*What to produce*.
Copy the items from the line containing "What measurable distance" through the end of the items, changing "silhouetted bush" to "shadowed hedge" and leaving everything else as it is.

*Material to process*.
+---+
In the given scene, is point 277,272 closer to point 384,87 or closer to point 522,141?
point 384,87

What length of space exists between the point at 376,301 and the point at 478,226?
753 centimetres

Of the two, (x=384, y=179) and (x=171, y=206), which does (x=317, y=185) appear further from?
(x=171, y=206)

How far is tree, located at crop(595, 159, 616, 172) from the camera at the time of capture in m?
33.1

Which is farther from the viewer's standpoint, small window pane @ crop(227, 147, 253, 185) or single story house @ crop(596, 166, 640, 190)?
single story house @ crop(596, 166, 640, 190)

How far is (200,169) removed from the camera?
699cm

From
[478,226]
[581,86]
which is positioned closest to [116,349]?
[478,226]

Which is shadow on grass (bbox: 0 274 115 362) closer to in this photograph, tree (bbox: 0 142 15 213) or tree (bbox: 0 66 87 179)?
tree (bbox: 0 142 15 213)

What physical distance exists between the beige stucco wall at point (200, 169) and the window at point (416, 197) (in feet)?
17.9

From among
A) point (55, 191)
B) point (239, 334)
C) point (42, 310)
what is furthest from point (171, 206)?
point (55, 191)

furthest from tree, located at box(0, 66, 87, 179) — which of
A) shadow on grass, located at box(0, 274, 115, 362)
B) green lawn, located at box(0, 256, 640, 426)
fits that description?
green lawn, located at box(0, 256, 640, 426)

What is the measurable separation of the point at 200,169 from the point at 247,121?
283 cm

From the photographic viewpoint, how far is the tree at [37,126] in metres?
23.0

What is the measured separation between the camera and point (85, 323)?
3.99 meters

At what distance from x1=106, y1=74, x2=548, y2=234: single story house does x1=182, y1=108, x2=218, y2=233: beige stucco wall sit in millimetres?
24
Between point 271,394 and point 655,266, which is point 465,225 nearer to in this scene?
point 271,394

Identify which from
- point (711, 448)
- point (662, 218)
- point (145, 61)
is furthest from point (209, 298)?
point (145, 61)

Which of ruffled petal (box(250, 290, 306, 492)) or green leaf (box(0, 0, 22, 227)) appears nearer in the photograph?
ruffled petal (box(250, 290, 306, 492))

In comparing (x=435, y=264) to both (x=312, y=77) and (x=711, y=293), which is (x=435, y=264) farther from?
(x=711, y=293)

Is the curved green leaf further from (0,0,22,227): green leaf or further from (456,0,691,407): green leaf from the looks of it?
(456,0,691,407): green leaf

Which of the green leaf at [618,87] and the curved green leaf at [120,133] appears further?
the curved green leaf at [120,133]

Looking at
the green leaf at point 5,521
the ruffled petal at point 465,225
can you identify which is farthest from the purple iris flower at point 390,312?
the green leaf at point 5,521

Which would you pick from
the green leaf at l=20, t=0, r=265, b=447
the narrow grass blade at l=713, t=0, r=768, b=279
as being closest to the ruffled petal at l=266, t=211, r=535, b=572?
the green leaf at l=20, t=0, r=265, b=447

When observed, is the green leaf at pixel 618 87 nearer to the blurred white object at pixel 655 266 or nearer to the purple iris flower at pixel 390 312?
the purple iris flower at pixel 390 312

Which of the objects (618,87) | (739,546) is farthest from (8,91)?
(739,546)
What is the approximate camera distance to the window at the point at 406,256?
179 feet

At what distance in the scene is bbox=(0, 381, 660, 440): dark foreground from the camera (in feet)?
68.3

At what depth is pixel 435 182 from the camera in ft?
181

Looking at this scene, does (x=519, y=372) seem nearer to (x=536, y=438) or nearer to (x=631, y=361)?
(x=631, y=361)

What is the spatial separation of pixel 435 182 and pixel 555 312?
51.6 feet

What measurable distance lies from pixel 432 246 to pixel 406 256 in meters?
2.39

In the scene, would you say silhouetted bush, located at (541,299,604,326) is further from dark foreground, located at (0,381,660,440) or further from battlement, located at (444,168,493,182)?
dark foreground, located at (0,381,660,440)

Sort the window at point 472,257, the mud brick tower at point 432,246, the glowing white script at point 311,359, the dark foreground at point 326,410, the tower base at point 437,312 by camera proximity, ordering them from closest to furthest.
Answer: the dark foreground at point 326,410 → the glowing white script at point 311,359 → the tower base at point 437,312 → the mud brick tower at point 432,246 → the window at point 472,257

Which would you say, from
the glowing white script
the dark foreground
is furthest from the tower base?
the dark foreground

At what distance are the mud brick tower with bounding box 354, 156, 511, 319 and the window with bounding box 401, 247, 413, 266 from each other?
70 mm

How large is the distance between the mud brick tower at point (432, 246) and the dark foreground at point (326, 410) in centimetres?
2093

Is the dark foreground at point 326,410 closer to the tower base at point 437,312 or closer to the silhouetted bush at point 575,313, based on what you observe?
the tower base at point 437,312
+---+
*Reply to the task*.
What measurable distance lies from pixel 432 246 to pixel 406 256 in meters?
2.39

In the scene, would you say shadowed hedge, located at (541,299,604,326) is further from dark foreground, located at (0,381,660,440) or further from battlement, located at (444,168,493,182)?
dark foreground, located at (0,381,660,440)

Sort the window at point 472,257, the mud brick tower at point 432,246, the glowing white script at point 311,359, the dark foreground at point 326,410, the tower base at point 437,312 by camera proximity, ordering them from closest to furthest.
Answer: the dark foreground at point 326,410 → the glowing white script at point 311,359 → the tower base at point 437,312 → the mud brick tower at point 432,246 → the window at point 472,257

Which would you say, from
the glowing white script
the dark foreground
is furthest from the tower base?
the dark foreground

At what distance are the mud brick tower with bounding box 354, 156, 511, 319 and the window with bounding box 401, 247, 413, 266 from each other?
70 mm

How large is the distance between the mud brick tower at point (432, 246) and the dark foreground at point (326, 410) in centimetres?
2093

Is the dark foreground at point 326,410 closer to the tower base at point 437,312 or closer to the shadowed hedge at point 575,313, based on what you observe?
the tower base at point 437,312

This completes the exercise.